> **TASK INPUTS**
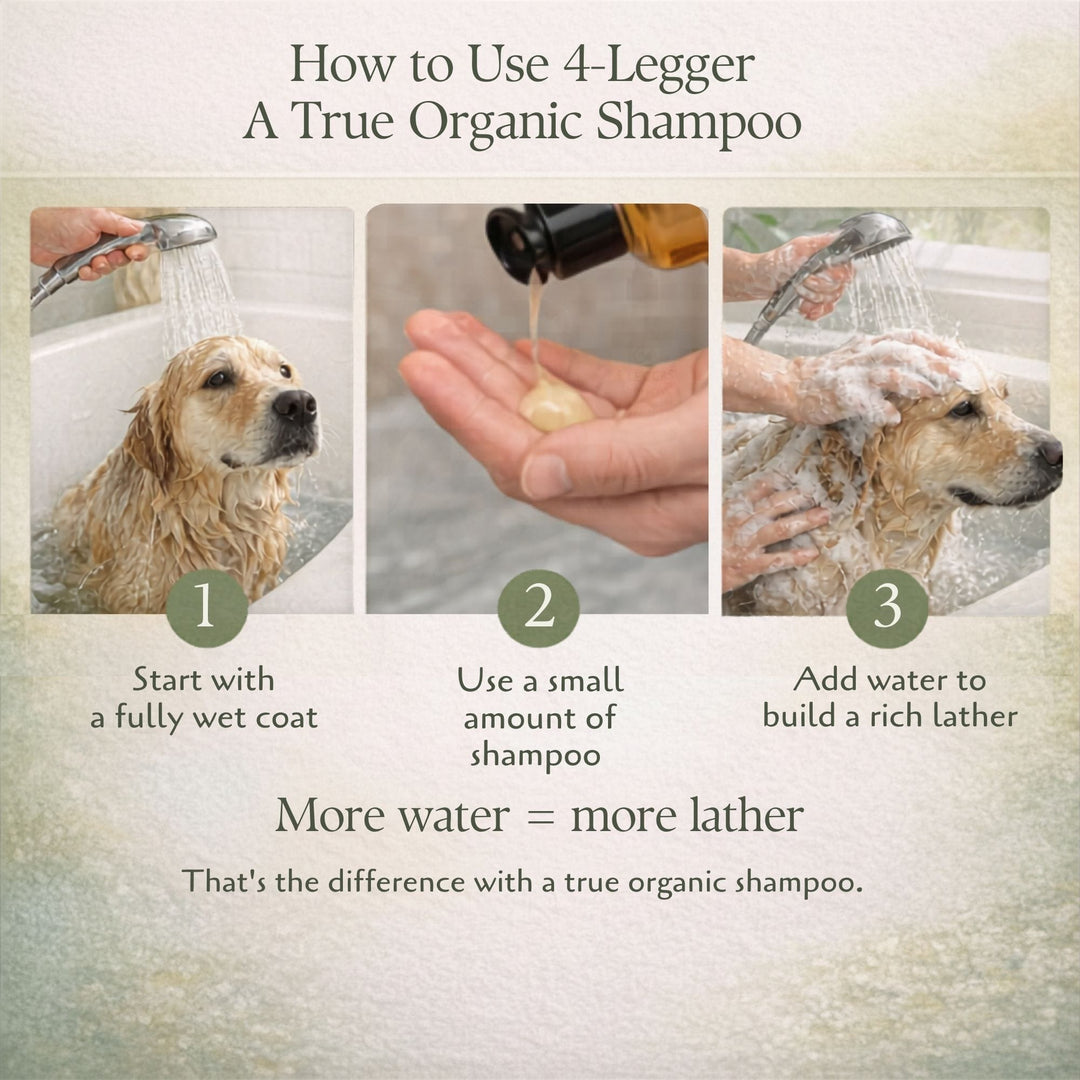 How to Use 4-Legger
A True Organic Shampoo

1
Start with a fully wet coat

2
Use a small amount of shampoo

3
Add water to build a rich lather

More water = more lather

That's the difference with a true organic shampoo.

> **EXERCISE AIM**
Isolate the lines above that contain the word "lather" and copy them.

> **ANSWER FOR THE TASK**
Add water to build a rich lather
More water = more lather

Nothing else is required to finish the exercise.